Global Security Newswire

A U.S. panel said yesterday that anthrax vaccinations for military personnel and others should involve five doses injected into a recipient's muscle tissue rather than the customary six doses beneath the skin, the Center for Infectious Disease Research and Policy reported (see GSN, Jan. 16).

The Advisory Committee on Immunization Practices also recommended altering the schedule for delivering injections of BioThrax, the sole anthrax vaccine approved for use in the United States. The second shot would now be delivered four weeks after the original dose, with follow-up injections given six, 12 and 18 months after the first shot. Under the old guidelines, three shots were given in the first month and three boosters were administered at six-month intervals from the start of the regimen.

The head of the Centers for Disease Control and Prevention and the health and human services secretary generally sign off on the panel's recommendations, CIDRAP reported.

The new procedure would only allow anthrax vaccine recipients to receive injections beneath the skin when an intramuscular shot could cause health complications, CDC spokesman Tom Skinner said in a statement.

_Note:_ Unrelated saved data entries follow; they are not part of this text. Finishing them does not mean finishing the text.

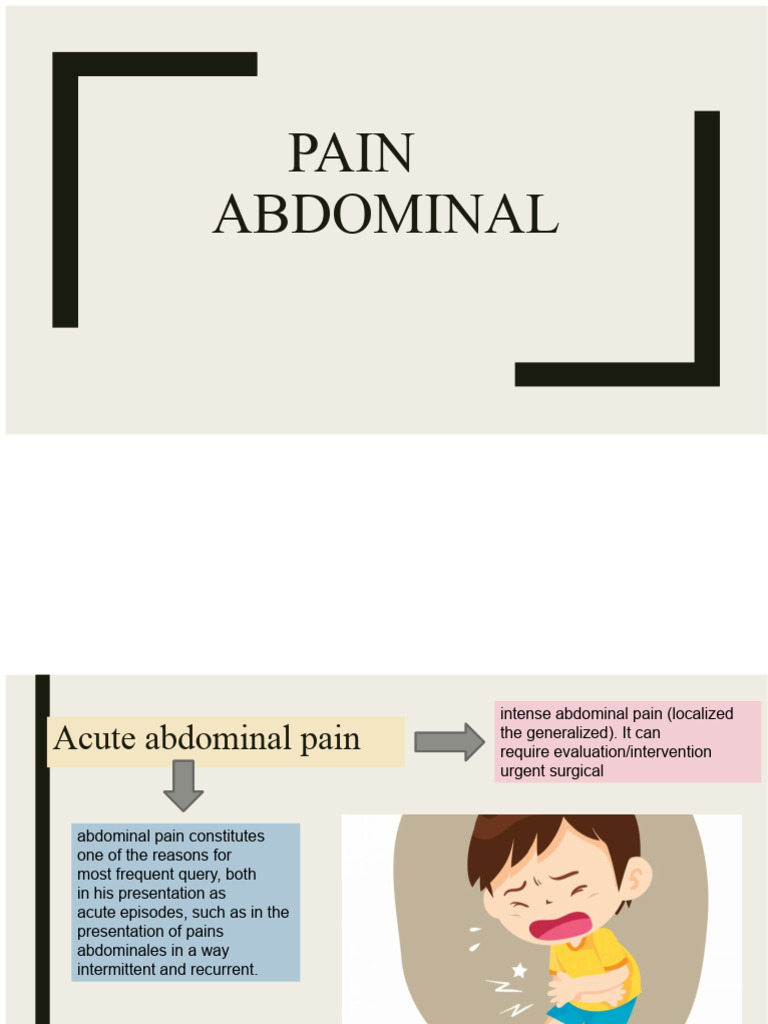 PAIN ABDOMINAL

Acute abdominal pain

intense abdominal pain (localized the generalized). It can require evaluation/intervention urgent surgical

abdominal pain constitutes one of the reasons for most frequent query, both in his presentation as acute episodes, such as in the presentation of pains abdominales in a way intermittent and recurrent.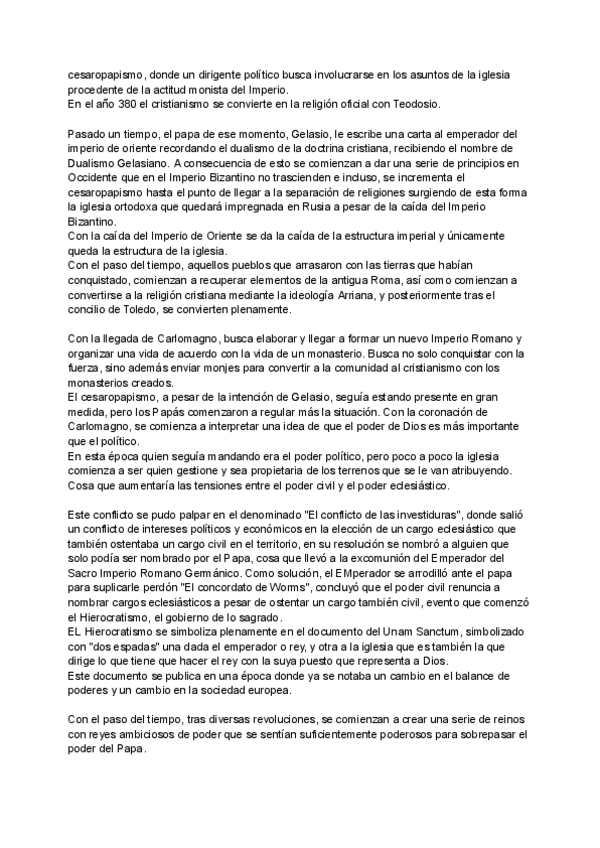 cesaropapismo, donde un dirigente político busca involucrarse en los asuntos de la iglesia procedente de la actitud monista del Imperio.
En el año 380 el cristianismo se convierte en la religión oficial con Teodosio.

Pasado un tiempo, el papa de ese momento, Gelasio, le escribe una carta al emperador del imperio de oriente recordando el dualismo de la doctrina cristiana, recibiendo el nombre de Dualismo Gelasiano. A consecuencia de esto se comienzan a dar una serie de principios en Occidente que en el Imperio Bizantino no trascienden e incluso, se incrementa el cesaropapismo hasta el punto de llegar a la separación de religiones surgiendo de esta forma la iglesia ortodoxa que quedará impregnada en Rusia a pesar de la caída del Imperio Bizantino.
Con la caída del Imperio de Oriente se da la caída de la estructura imperial y únicamente queda la estructura de la iglesia.
Con el paso del tiempo, aquellos pueblos que arrasaron con las tierras que habían conquistado, comienzan a recuperar elementos de la antigua Roma, así como comienzan a convertirse a la religión cristiana mediante la ideología Arriana, y posteriormente tras el concilio de Toledo, se convierten plenamente.

Con la llegada de Carlomagno, busca elaborar y llegar a formar un nuevo Imperio Romano y organizar una vida de acuerdo con la vida de un monasterio. Busca no solo conquistar con la fuerza, sino además enviar monjes para convertir a la comunidad al cristianismo con los monasterios creados.
El cesaropapismo, a pesar de la intención de Gelasio, seguía estando presente en gran medida, pero los Papás comenzaron a regular más la situación. Con la coronación de Carlomagno, se comienza a interpretar una idea de que el poder de Dios es más importante que el político.
En esta época quien seguía mandando era el poder político, pero poco a poco la iglesia comienza a ser quien gestione y sea propietaria de los terrenos que se le van atribuyendo. Cosa que aumentaría las tensiones entre el poder civil y el poder eclesiástico.

Este conflicto se pudo palpar en el denominado "El conflicto de las investiduras", donde salió un conflicto de intereses políticos y económicos en la elección de un cargo eclesiástico que también ostentaba un cargo civil en el territorio, en su resolución se nombró a alguien que solo podía ser nombrado por el Papa, cosa que llevó a la excomunión del Emperador del Sacro Imperio Romano Germánico. Como solución, el EMperador se arrodilló ante el papa para suplicarle perdón "El concordato de Worms", concluyó que el poder civil renuncia a nombrar cargos eclesiásticos a pesar de ostentar un cargo también civil, evento que comenzó el Hierocratismo, el gobierno de lo sagrado.
EL Hierocratismo se simboliza plenamente en el documento del Unam Sanctum, simbolizado con "dos espadas" una dada el emperador o rey, y otra a la iglesia que es también la que dirige lo que tiene que hacer el rey con la suya puesto que representa a Dios.
Este documento se publica en una época donde ya se notaba un cambio en el balance de poderes y un cambio en la sociedad europea.

Con el paso del tiempo, tras diversas revoluciones, se comienzan a crear una serie de reinos con reyes ambiciosos de poder que se sentían suficientemente poderosos para sobrepasar el poder del Papa.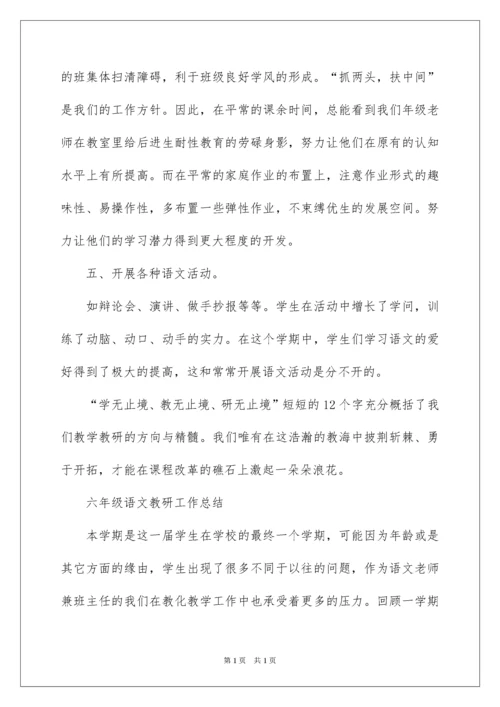 的班集体扫清障碍，利于班级良好学风的形成。“抓两头，扶中间”是我们的工作方针。因此，在平常的课余时间，总能看到我们年级老师在教室里给后进生耐性教育的劳碌身影，努力让他们在原有的认知水平上有所提高。而在平常的家庭作业的布置上，注意作业形式的趣味性、易操作性，多布置一些弹性作业，不束缚优生的发展空间。努力让他们的学习潜力得到更大程度的开发。

五、开展各种语文活动。

如辩论会、演讲、做手抄报等等。学生在活动中增长了学问，训练了动脑、动口、动手的实力。在这个学期中，学生们学习语文的爱好得到了极大的提高，这和常常开展语文活动是分不开的。

“学无止境、教无止境、研无止境”短短的12个字充分概括了我们教学教研的方向与精髓。我们唯有在这浩瀚的教海中披荆斩棘、勇于开拓，才能在课程改革的礁石上激起一朵朵浪花。

六年级语文教研工作总结

本学期是这一届学生在学校的最终一个学期，可能因为年龄或是其它方面的缘由，学生出现了很多不同于以往的问题，作为语文老师兼班主任的我们在教化教学工作中也承受着更多的压力。回顾一学期

第1页 共1页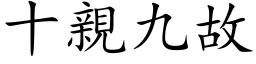 十親九故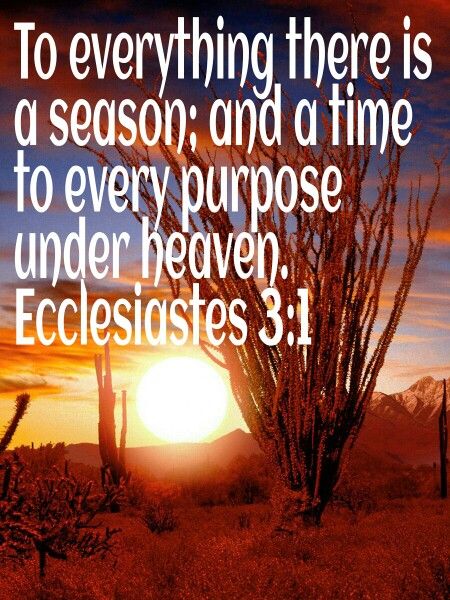 To everything there is a season; and a time to every purpose under heaven.
Ecclesiastes 3:1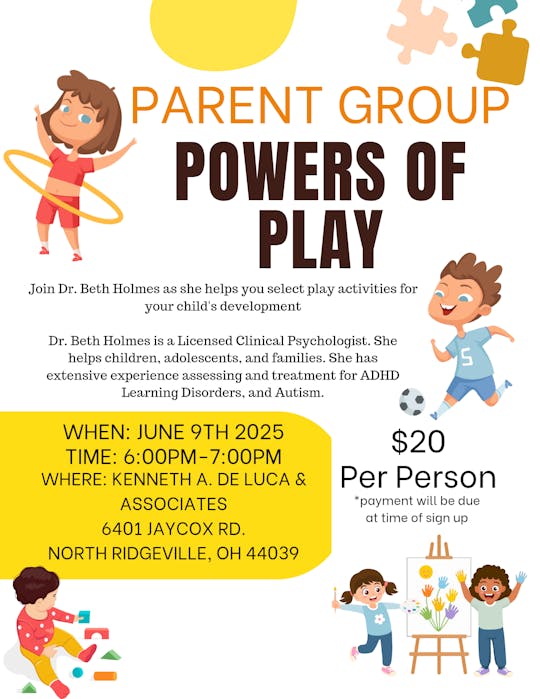 PARENT GROUP

POWERS OF PLAY

Join Dr. Beth Holmes as she helps you select play activities for your child's development

Dr. Beth Holmes is a Licensed Clinical Psychologist. She helps children, adolescents, and families. She has extensive experience assessing and treatment for ADHD Learning Disorders, and Autism.

5

WHEN: JUNE 9TH 2025
TIME: 6:00PM-7:00PM
WHERE: KENNETH A. DE LUCA & ASSOCIATES
6401 JAYCOX RD.
NORTH RIDGEVILLE, OH 44039

$20
Per Person
*payment will be due at time of sign up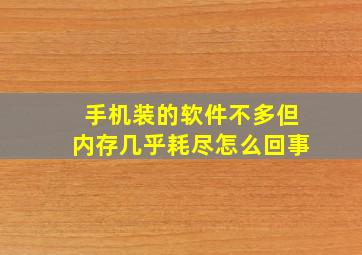 手机装的软件不多但
内存几乎耗尽怎么回事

The new guidelines were created using data from a clinical study seeking to reduce the number of injections needed to confer anthrax immunity. The vaccine can produce harmful side effects in recipients.

The Food and Drug Administration approved the new regimen two months ago in response to a request from Maryland-based Emergent BioSolutions, which manufactures the vaccine. The company might seek to cut back the number of required shots even further if the ongoing study suggests that would be safe (Center for Infectious Disease Research and Policy release I).

Meanwhile, a Maryland-based biotechnology firm said that its experimental next-generation anthrax vaccine produced an immune response and few side effects in 415 second-phase test subjects.

SparVax produced varying levels of immune response depending on the timing of injections but not on the size of doses administered, PharmAthene said.

The results suggest that SparVax "may be a promising second-generation [recombinant protective antigen] vaccine candidate" for civilian use, the company said in a statement (Center for Infectious Disease Research and Policy release II, Feb. 25).